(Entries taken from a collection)
►
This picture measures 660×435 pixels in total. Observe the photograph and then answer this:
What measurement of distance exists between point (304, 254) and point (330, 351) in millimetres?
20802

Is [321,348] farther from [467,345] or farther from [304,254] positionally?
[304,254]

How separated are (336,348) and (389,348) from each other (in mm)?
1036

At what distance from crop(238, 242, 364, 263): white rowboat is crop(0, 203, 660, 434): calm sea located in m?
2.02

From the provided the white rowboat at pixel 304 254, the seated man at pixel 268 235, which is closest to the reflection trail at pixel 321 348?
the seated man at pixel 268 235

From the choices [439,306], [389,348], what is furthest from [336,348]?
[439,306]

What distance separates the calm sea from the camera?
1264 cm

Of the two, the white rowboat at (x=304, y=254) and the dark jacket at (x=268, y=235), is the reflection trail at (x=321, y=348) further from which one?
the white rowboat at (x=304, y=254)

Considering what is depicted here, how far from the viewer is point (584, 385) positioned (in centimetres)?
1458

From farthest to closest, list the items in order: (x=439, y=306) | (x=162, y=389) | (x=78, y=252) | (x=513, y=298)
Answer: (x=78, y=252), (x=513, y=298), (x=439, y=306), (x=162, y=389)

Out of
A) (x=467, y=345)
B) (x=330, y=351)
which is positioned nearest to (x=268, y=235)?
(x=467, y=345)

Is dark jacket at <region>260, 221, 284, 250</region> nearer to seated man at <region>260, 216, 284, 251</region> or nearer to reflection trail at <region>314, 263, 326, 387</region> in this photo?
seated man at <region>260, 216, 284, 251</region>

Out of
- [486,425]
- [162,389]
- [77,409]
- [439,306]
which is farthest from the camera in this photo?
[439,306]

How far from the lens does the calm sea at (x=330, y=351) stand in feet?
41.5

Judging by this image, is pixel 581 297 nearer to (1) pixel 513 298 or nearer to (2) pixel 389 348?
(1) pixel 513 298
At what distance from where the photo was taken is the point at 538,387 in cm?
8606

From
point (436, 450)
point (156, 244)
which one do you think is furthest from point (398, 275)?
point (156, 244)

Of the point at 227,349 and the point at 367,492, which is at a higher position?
◄
WHAT TO PRODUCE -
Copy word for word the part of the items that opens with the line containing "Judging by this" and runs through the end of the items, including both ends.

FULL RESPONSE -
Judging by this image, is pixel 581 297 nearer to (1) pixel 513 298 or nearer to (2) pixel 389 348?
(1) pixel 513 298
At what distance from where the photo was taken is the point at 538,387 in cm?
8606

From
point (436, 450)
point (156, 244)
which one do you think is furthest from point (398, 275)?
point (156, 244)

Of the point at 227,349 and the point at 367,492, which is at a higher position?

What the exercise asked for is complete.